We’re pattern-seeking creatures, we humans, and as we plan and predict, we’re using the patterns we have identified to figure out how interact with our world. We rely on those patterns to effect what we want to happen… or to prepare for what we think will. We may have been told things, we may have read things, or we may have seen something, and then we jump into action, based on what it all means when we piece it together. At the sight of a brigantine in the foggy distance, you prepare to beg for your life or bargain for mercy. You don’t even bother readying your guns, because you’ve heard about a ship exactly like this one that’s reduced other ships like yours to floating tinder. Plus, there’s no way you’re going to outrun them, based on the winds, your cargo weight, and the relative speeds of your two different vessels. So, you save your gunpowder and get ready to (hopefully) strike a deal with the sailors about to overtake you.

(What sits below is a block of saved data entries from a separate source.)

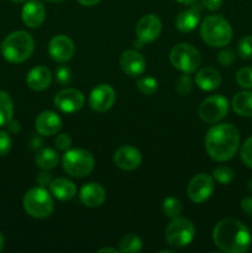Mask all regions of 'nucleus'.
<instances>
[{
	"mask_svg": "<svg viewBox=\"0 0 252 253\" xmlns=\"http://www.w3.org/2000/svg\"><path fill=\"white\" fill-rule=\"evenodd\" d=\"M229 101L222 95H210L199 105V118L207 124L219 123L227 115Z\"/></svg>",
	"mask_w": 252,
	"mask_h": 253,
	"instance_id": "1a4fd4ad",
	"label": "nucleus"
},
{
	"mask_svg": "<svg viewBox=\"0 0 252 253\" xmlns=\"http://www.w3.org/2000/svg\"><path fill=\"white\" fill-rule=\"evenodd\" d=\"M235 58H236V54H235L234 51L229 48H225L222 51L219 52L217 54V62H219L221 66H231L235 62Z\"/></svg>",
	"mask_w": 252,
	"mask_h": 253,
	"instance_id": "e433bc0d",
	"label": "nucleus"
},
{
	"mask_svg": "<svg viewBox=\"0 0 252 253\" xmlns=\"http://www.w3.org/2000/svg\"><path fill=\"white\" fill-rule=\"evenodd\" d=\"M214 192V178L205 173H199L190 179L187 193L189 199L195 204L204 203Z\"/></svg>",
	"mask_w": 252,
	"mask_h": 253,
	"instance_id": "9b49d317",
	"label": "nucleus"
},
{
	"mask_svg": "<svg viewBox=\"0 0 252 253\" xmlns=\"http://www.w3.org/2000/svg\"><path fill=\"white\" fill-rule=\"evenodd\" d=\"M200 20V11L198 7L192 6L178 14L175 17V27L180 32H190L198 26Z\"/></svg>",
	"mask_w": 252,
	"mask_h": 253,
	"instance_id": "5701e85b",
	"label": "nucleus"
},
{
	"mask_svg": "<svg viewBox=\"0 0 252 253\" xmlns=\"http://www.w3.org/2000/svg\"><path fill=\"white\" fill-rule=\"evenodd\" d=\"M14 115V103L9 93L0 90V127L6 126Z\"/></svg>",
	"mask_w": 252,
	"mask_h": 253,
	"instance_id": "a878e982",
	"label": "nucleus"
},
{
	"mask_svg": "<svg viewBox=\"0 0 252 253\" xmlns=\"http://www.w3.org/2000/svg\"><path fill=\"white\" fill-rule=\"evenodd\" d=\"M22 205L25 211L34 219H46L54 210L53 199L43 187L27 190L22 199Z\"/></svg>",
	"mask_w": 252,
	"mask_h": 253,
	"instance_id": "39448f33",
	"label": "nucleus"
},
{
	"mask_svg": "<svg viewBox=\"0 0 252 253\" xmlns=\"http://www.w3.org/2000/svg\"><path fill=\"white\" fill-rule=\"evenodd\" d=\"M77 1L83 6H94V5L99 4L101 0H77Z\"/></svg>",
	"mask_w": 252,
	"mask_h": 253,
	"instance_id": "37998d69",
	"label": "nucleus"
},
{
	"mask_svg": "<svg viewBox=\"0 0 252 253\" xmlns=\"http://www.w3.org/2000/svg\"><path fill=\"white\" fill-rule=\"evenodd\" d=\"M4 244H5L4 236H2V234H1V232H0V251H1V250L4 249Z\"/></svg>",
	"mask_w": 252,
	"mask_h": 253,
	"instance_id": "49530a36",
	"label": "nucleus"
},
{
	"mask_svg": "<svg viewBox=\"0 0 252 253\" xmlns=\"http://www.w3.org/2000/svg\"><path fill=\"white\" fill-rule=\"evenodd\" d=\"M142 250V241L135 234L125 235L119 242V251L123 253H138Z\"/></svg>",
	"mask_w": 252,
	"mask_h": 253,
	"instance_id": "bb28decb",
	"label": "nucleus"
},
{
	"mask_svg": "<svg viewBox=\"0 0 252 253\" xmlns=\"http://www.w3.org/2000/svg\"><path fill=\"white\" fill-rule=\"evenodd\" d=\"M58 153L53 150V148H42L37 152L36 158H35V162H36L37 167L41 168L43 170H51L53 168H56V166L58 165Z\"/></svg>",
	"mask_w": 252,
	"mask_h": 253,
	"instance_id": "393cba45",
	"label": "nucleus"
},
{
	"mask_svg": "<svg viewBox=\"0 0 252 253\" xmlns=\"http://www.w3.org/2000/svg\"><path fill=\"white\" fill-rule=\"evenodd\" d=\"M116 100V94L109 84H99L89 95V105L96 113H105L113 108Z\"/></svg>",
	"mask_w": 252,
	"mask_h": 253,
	"instance_id": "ddd939ff",
	"label": "nucleus"
},
{
	"mask_svg": "<svg viewBox=\"0 0 252 253\" xmlns=\"http://www.w3.org/2000/svg\"><path fill=\"white\" fill-rule=\"evenodd\" d=\"M104 252H110V253H118L116 249H110V247H104V249L98 250V253H104Z\"/></svg>",
	"mask_w": 252,
	"mask_h": 253,
	"instance_id": "c03bdc74",
	"label": "nucleus"
},
{
	"mask_svg": "<svg viewBox=\"0 0 252 253\" xmlns=\"http://www.w3.org/2000/svg\"><path fill=\"white\" fill-rule=\"evenodd\" d=\"M232 109L235 113L244 118H252V91H239L232 98Z\"/></svg>",
	"mask_w": 252,
	"mask_h": 253,
	"instance_id": "b1692460",
	"label": "nucleus"
},
{
	"mask_svg": "<svg viewBox=\"0 0 252 253\" xmlns=\"http://www.w3.org/2000/svg\"><path fill=\"white\" fill-rule=\"evenodd\" d=\"M56 81L61 85H68L72 81V72L68 67L61 66L56 69Z\"/></svg>",
	"mask_w": 252,
	"mask_h": 253,
	"instance_id": "f704fd0d",
	"label": "nucleus"
},
{
	"mask_svg": "<svg viewBox=\"0 0 252 253\" xmlns=\"http://www.w3.org/2000/svg\"><path fill=\"white\" fill-rule=\"evenodd\" d=\"M162 210L163 214H165L166 216L169 217V219H174V217L180 216V214H182L183 204L178 198H166V199L163 200Z\"/></svg>",
	"mask_w": 252,
	"mask_h": 253,
	"instance_id": "cd10ccee",
	"label": "nucleus"
},
{
	"mask_svg": "<svg viewBox=\"0 0 252 253\" xmlns=\"http://www.w3.org/2000/svg\"><path fill=\"white\" fill-rule=\"evenodd\" d=\"M26 83L30 89L42 91L48 88L52 83V73L47 67L37 66L27 73Z\"/></svg>",
	"mask_w": 252,
	"mask_h": 253,
	"instance_id": "aec40b11",
	"label": "nucleus"
},
{
	"mask_svg": "<svg viewBox=\"0 0 252 253\" xmlns=\"http://www.w3.org/2000/svg\"><path fill=\"white\" fill-rule=\"evenodd\" d=\"M241 209L249 216H252V197H246L241 200Z\"/></svg>",
	"mask_w": 252,
	"mask_h": 253,
	"instance_id": "a19ab883",
	"label": "nucleus"
},
{
	"mask_svg": "<svg viewBox=\"0 0 252 253\" xmlns=\"http://www.w3.org/2000/svg\"><path fill=\"white\" fill-rule=\"evenodd\" d=\"M249 189L252 192V179L249 182Z\"/></svg>",
	"mask_w": 252,
	"mask_h": 253,
	"instance_id": "09e8293b",
	"label": "nucleus"
},
{
	"mask_svg": "<svg viewBox=\"0 0 252 253\" xmlns=\"http://www.w3.org/2000/svg\"><path fill=\"white\" fill-rule=\"evenodd\" d=\"M237 52L241 58H252V35H247L240 40L239 44H237Z\"/></svg>",
	"mask_w": 252,
	"mask_h": 253,
	"instance_id": "2f4dec72",
	"label": "nucleus"
},
{
	"mask_svg": "<svg viewBox=\"0 0 252 253\" xmlns=\"http://www.w3.org/2000/svg\"><path fill=\"white\" fill-rule=\"evenodd\" d=\"M79 199L85 207L98 208L105 202L106 192L98 183H86L81 188Z\"/></svg>",
	"mask_w": 252,
	"mask_h": 253,
	"instance_id": "6ab92c4d",
	"label": "nucleus"
},
{
	"mask_svg": "<svg viewBox=\"0 0 252 253\" xmlns=\"http://www.w3.org/2000/svg\"><path fill=\"white\" fill-rule=\"evenodd\" d=\"M174 88L179 95H188V94L192 91L193 89V81L188 73L182 74V76L178 77L174 82Z\"/></svg>",
	"mask_w": 252,
	"mask_h": 253,
	"instance_id": "c756f323",
	"label": "nucleus"
},
{
	"mask_svg": "<svg viewBox=\"0 0 252 253\" xmlns=\"http://www.w3.org/2000/svg\"><path fill=\"white\" fill-rule=\"evenodd\" d=\"M49 192L56 199L68 202L76 197L77 187L72 180L67 178H56V179H52L49 184Z\"/></svg>",
	"mask_w": 252,
	"mask_h": 253,
	"instance_id": "4be33fe9",
	"label": "nucleus"
},
{
	"mask_svg": "<svg viewBox=\"0 0 252 253\" xmlns=\"http://www.w3.org/2000/svg\"><path fill=\"white\" fill-rule=\"evenodd\" d=\"M62 166L67 174L74 178H84L90 174L95 166V160L90 152L82 148L67 150L62 157Z\"/></svg>",
	"mask_w": 252,
	"mask_h": 253,
	"instance_id": "423d86ee",
	"label": "nucleus"
},
{
	"mask_svg": "<svg viewBox=\"0 0 252 253\" xmlns=\"http://www.w3.org/2000/svg\"><path fill=\"white\" fill-rule=\"evenodd\" d=\"M165 236L169 246L175 249L185 247L194 240L195 226L187 217H174L168 224Z\"/></svg>",
	"mask_w": 252,
	"mask_h": 253,
	"instance_id": "6e6552de",
	"label": "nucleus"
},
{
	"mask_svg": "<svg viewBox=\"0 0 252 253\" xmlns=\"http://www.w3.org/2000/svg\"><path fill=\"white\" fill-rule=\"evenodd\" d=\"M137 88L141 93L146 95H152L157 91L158 82L152 77H142L137 81Z\"/></svg>",
	"mask_w": 252,
	"mask_h": 253,
	"instance_id": "7c9ffc66",
	"label": "nucleus"
},
{
	"mask_svg": "<svg viewBox=\"0 0 252 253\" xmlns=\"http://www.w3.org/2000/svg\"><path fill=\"white\" fill-rule=\"evenodd\" d=\"M6 126L9 133H12V135H16V133H19L20 130H21V125H20L19 121L12 120V119L6 124Z\"/></svg>",
	"mask_w": 252,
	"mask_h": 253,
	"instance_id": "79ce46f5",
	"label": "nucleus"
},
{
	"mask_svg": "<svg viewBox=\"0 0 252 253\" xmlns=\"http://www.w3.org/2000/svg\"><path fill=\"white\" fill-rule=\"evenodd\" d=\"M202 5L210 11H215L222 5V0H200Z\"/></svg>",
	"mask_w": 252,
	"mask_h": 253,
	"instance_id": "ea45409f",
	"label": "nucleus"
},
{
	"mask_svg": "<svg viewBox=\"0 0 252 253\" xmlns=\"http://www.w3.org/2000/svg\"><path fill=\"white\" fill-rule=\"evenodd\" d=\"M46 17V10L43 4L37 0H27L21 10V19L26 26L31 29L40 27Z\"/></svg>",
	"mask_w": 252,
	"mask_h": 253,
	"instance_id": "f3484780",
	"label": "nucleus"
},
{
	"mask_svg": "<svg viewBox=\"0 0 252 253\" xmlns=\"http://www.w3.org/2000/svg\"><path fill=\"white\" fill-rule=\"evenodd\" d=\"M46 1H48V2H59V1H62V0H46Z\"/></svg>",
	"mask_w": 252,
	"mask_h": 253,
	"instance_id": "8fccbe9b",
	"label": "nucleus"
},
{
	"mask_svg": "<svg viewBox=\"0 0 252 253\" xmlns=\"http://www.w3.org/2000/svg\"><path fill=\"white\" fill-rule=\"evenodd\" d=\"M200 36L210 47H225L232 40V27L225 17L209 15L203 20Z\"/></svg>",
	"mask_w": 252,
	"mask_h": 253,
	"instance_id": "20e7f679",
	"label": "nucleus"
},
{
	"mask_svg": "<svg viewBox=\"0 0 252 253\" xmlns=\"http://www.w3.org/2000/svg\"><path fill=\"white\" fill-rule=\"evenodd\" d=\"M11 1L16 2V4H20V2H26L27 0H11Z\"/></svg>",
	"mask_w": 252,
	"mask_h": 253,
	"instance_id": "de8ad7c7",
	"label": "nucleus"
},
{
	"mask_svg": "<svg viewBox=\"0 0 252 253\" xmlns=\"http://www.w3.org/2000/svg\"><path fill=\"white\" fill-rule=\"evenodd\" d=\"M12 146V140L10 137L9 132L6 131H0V157H4L10 152Z\"/></svg>",
	"mask_w": 252,
	"mask_h": 253,
	"instance_id": "c9c22d12",
	"label": "nucleus"
},
{
	"mask_svg": "<svg viewBox=\"0 0 252 253\" xmlns=\"http://www.w3.org/2000/svg\"><path fill=\"white\" fill-rule=\"evenodd\" d=\"M221 76L219 72L211 67H204L199 69L195 76V83L202 90L212 91L217 89L221 84Z\"/></svg>",
	"mask_w": 252,
	"mask_h": 253,
	"instance_id": "412c9836",
	"label": "nucleus"
},
{
	"mask_svg": "<svg viewBox=\"0 0 252 253\" xmlns=\"http://www.w3.org/2000/svg\"><path fill=\"white\" fill-rule=\"evenodd\" d=\"M161 31H162V22L157 15H143L136 25L137 47H141L145 43H151L155 40H157L161 35Z\"/></svg>",
	"mask_w": 252,
	"mask_h": 253,
	"instance_id": "9d476101",
	"label": "nucleus"
},
{
	"mask_svg": "<svg viewBox=\"0 0 252 253\" xmlns=\"http://www.w3.org/2000/svg\"><path fill=\"white\" fill-rule=\"evenodd\" d=\"M240 146V132L232 124H217L205 136V150L216 162L232 160Z\"/></svg>",
	"mask_w": 252,
	"mask_h": 253,
	"instance_id": "f257e3e1",
	"label": "nucleus"
},
{
	"mask_svg": "<svg viewBox=\"0 0 252 253\" xmlns=\"http://www.w3.org/2000/svg\"><path fill=\"white\" fill-rule=\"evenodd\" d=\"M236 82L245 89L252 88V67H244L236 73Z\"/></svg>",
	"mask_w": 252,
	"mask_h": 253,
	"instance_id": "473e14b6",
	"label": "nucleus"
},
{
	"mask_svg": "<svg viewBox=\"0 0 252 253\" xmlns=\"http://www.w3.org/2000/svg\"><path fill=\"white\" fill-rule=\"evenodd\" d=\"M53 103L62 113H76L84 106L85 96L78 89L64 88L54 95Z\"/></svg>",
	"mask_w": 252,
	"mask_h": 253,
	"instance_id": "f8f14e48",
	"label": "nucleus"
},
{
	"mask_svg": "<svg viewBox=\"0 0 252 253\" xmlns=\"http://www.w3.org/2000/svg\"><path fill=\"white\" fill-rule=\"evenodd\" d=\"M212 178L216 180L220 184H229L234 180L235 172L227 166H220V167L215 168L212 172Z\"/></svg>",
	"mask_w": 252,
	"mask_h": 253,
	"instance_id": "c85d7f7f",
	"label": "nucleus"
},
{
	"mask_svg": "<svg viewBox=\"0 0 252 253\" xmlns=\"http://www.w3.org/2000/svg\"><path fill=\"white\" fill-rule=\"evenodd\" d=\"M178 2H180V4L183 5H193L197 2V0H177Z\"/></svg>",
	"mask_w": 252,
	"mask_h": 253,
	"instance_id": "a18cd8bd",
	"label": "nucleus"
},
{
	"mask_svg": "<svg viewBox=\"0 0 252 253\" xmlns=\"http://www.w3.org/2000/svg\"><path fill=\"white\" fill-rule=\"evenodd\" d=\"M36 131L42 136H53L62 127V119L54 111L46 110L39 114L35 120Z\"/></svg>",
	"mask_w": 252,
	"mask_h": 253,
	"instance_id": "a211bd4d",
	"label": "nucleus"
},
{
	"mask_svg": "<svg viewBox=\"0 0 252 253\" xmlns=\"http://www.w3.org/2000/svg\"><path fill=\"white\" fill-rule=\"evenodd\" d=\"M121 69L130 77L142 76L146 71V59L136 49H126L120 57Z\"/></svg>",
	"mask_w": 252,
	"mask_h": 253,
	"instance_id": "dca6fc26",
	"label": "nucleus"
},
{
	"mask_svg": "<svg viewBox=\"0 0 252 253\" xmlns=\"http://www.w3.org/2000/svg\"><path fill=\"white\" fill-rule=\"evenodd\" d=\"M113 160L116 167L130 172V170H135L136 168L140 167L141 162H142V156L137 148L125 145L115 151Z\"/></svg>",
	"mask_w": 252,
	"mask_h": 253,
	"instance_id": "2eb2a0df",
	"label": "nucleus"
},
{
	"mask_svg": "<svg viewBox=\"0 0 252 253\" xmlns=\"http://www.w3.org/2000/svg\"><path fill=\"white\" fill-rule=\"evenodd\" d=\"M1 53L10 63H22L32 56L35 40L27 31H14L1 42Z\"/></svg>",
	"mask_w": 252,
	"mask_h": 253,
	"instance_id": "7ed1b4c3",
	"label": "nucleus"
},
{
	"mask_svg": "<svg viewBox=\"0 0 252 253\" xmlns=\"http://www.w3.org/2000/svg\"><path fill=\"white\" fill-rule=\"evenodd\" d=\"M36 180H37V183L40 184V187L44 188V187H47V185L49 187V184H51V182H52V177H51V174L47 172V170L42 169V172H40L39 174H37Z\"/></svg>",
	"mask_w": 252,
	"mask_h": 253,
	"instance_id": "58836bf2",
	"label": "nucleus"
},
{
	"mask_svg": "<svg viewBox=\"0 0 252 253\" xmlns=\"http://www.w3.org/2000/svg\"><path fill=\"white\" fill-rule=\"evenodd\" d=\"M240 157H241L245 166L252 169V136L247 138L244 145H242L241 150H240Z\"/></svg>",
	"mask_w": 252,
	"mask_h": 253,
	"instance_id": "72a5a7b5",
	"label": "nucleus"
},
{
	"mask_svg": "<svg viewBox=\"0 0 252 253\" xmlns=\"http://www.w3.org/2000/svg\"><path fill=\"white\" fill-rule=\"evenodd\" d=\"M215 246L226 253H245L251 246V232L245 224L236 219H224L212 230Z\"/></svg>",
	"mask_w": 252,
	"mask_h": 253,
	"instance_id": "f03ea898",
	"label": "nucleus"
},
{
	"mask_svg": "<svg viewBox=\"0 0 252 253\" xmlns=\"http://www.w3.org/2000/svg\"><path fill=\"white\" fill-rule=\"evenodd\" d=\"M76 47L72 39L66 35H57L52 37L48 43V53L53 61L64 63L73 57Z\"/></svg>",
	"mask_w": 252,
	"mask_h": 253,
	"instance_id": "4468645a",
	"label": "nucleus"
},
{
	"mask_svg": "<svg viewBox=\"0 0 252 253\" xmlns=\"http://www.w3.org/2000/svg\"><path fill=\"white\" fill-rule=\"evenodd\" d=\"M54 143H56V147L61 151H67L69 150L72 145V138L68 133H59L58 136L54 140Z\"/></svg>",
	"mask_w": 252,
	"mask_h": 253,
	"instance_id": "4c0bfd02",
	"label": "nucleus"
},
{
	"mask_svg": "<svg viewBox=\"0 0 252 253\" xmlns=\"http://www.w3.org/2000/svg\"><path fill=\"white\" fill-rule=\"evenodd\" d=\"M169 61L175 69L189 74L199 68L202 57L199 51L192 44L178 43L170 49Z\"/></svg>",
	"mask_w": 252,
	"mask_h": 253,
	"instance_id": "0eeeda50",
	"label": "nucleus"
}]
</instances>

Aggregate snippets of auxiliary information we’ve gathered from the world around us fill in the myriad gaps of our immediate perception, distracted and partial as it is. It’s impossible for us to directly experience and perceive every useful bit of knowledge we’ll need at some point, so we rely on second-hand information, as well as deductions and pattern-matching. We approximate, thinking that if a situation is close enough to another that we (or others) have experienced, the same thing will happen to us. Sure enough, the ship approaching does turn out to be pirates. They board your vessel, remove your cargo, and spare your life when you beg them not to kill you. Those “facts” have been confirmed. They may be assumptions based on hearsay, but we rely on them as “true”. Because, for whatever reason, they work.

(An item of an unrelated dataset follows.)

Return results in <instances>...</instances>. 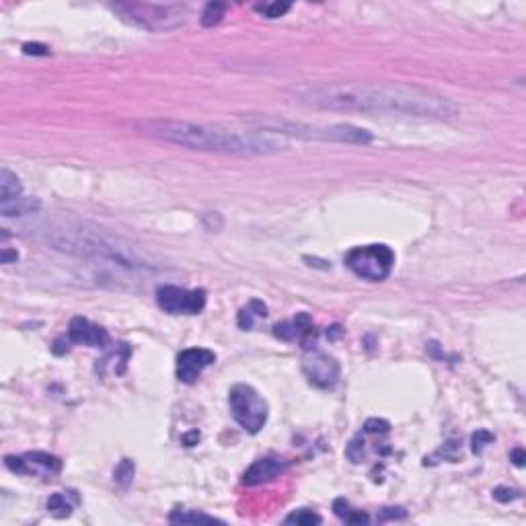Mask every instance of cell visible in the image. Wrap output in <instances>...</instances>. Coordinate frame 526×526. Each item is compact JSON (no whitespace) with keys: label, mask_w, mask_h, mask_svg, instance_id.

Of course, there’s always the chance that we won’t experience an identical outcome. The ship approaching may turn out to be another commercial vessel, and they just sail on by. Or they might be pirates who are intent on killing everyone on board, no matter how pitifully you plead for mercy. Or they might have no cannon balls or gunpowder, are weakened by scurvy, and are easy to fight off. A different outcome than we expect means we need to identify different patterns. We have to “reason” through our experience and look for new clues that can help us predict situations in the future, when we have to react to a new situation. The next time a fast ship starts to follow you in the fog, you’re not going to hang out, waiting for it to catch up, so you can see if you should be afraid. You’re going to reach a conclusion that will give you a jump on the situation and keep you in charge of the outcome.
Of course, we’re always piecing things together as we go, based on what we’ve experienced before, what we’ve heard, what we’ve been told. No matter how intense or bland, glorious or desolate the quality of our lives, our view of what is, is always partial, always fabricated. It’s constructed from a combination of what is, what was, what we think is, what others have told / shown us, and what we hope will be. Our “truth” is an amalgamation of facts, half-truths, baldfaced lies, impressions, and assumptions, which we pull together on the spur of every living moment. And no matter how reliable that truth seems to be… no matter how confident it makes us feel, or how much control it seems to give us, our truth can never be verified 100%. Our internal information flow is so fraught with subtle physical, temporal, and conceptual gaps in our systems, they invariably lead to data gaps – or data loss. Every detail of our lives is specific to us, our biochemistry, our experiences and interpretations, and the ways in which we flesh out the missing pieces is as unique as each individual personality.
The one thing we all have in common is that we’re never actually 100% in command of all the available facts. That’s not how we’re built.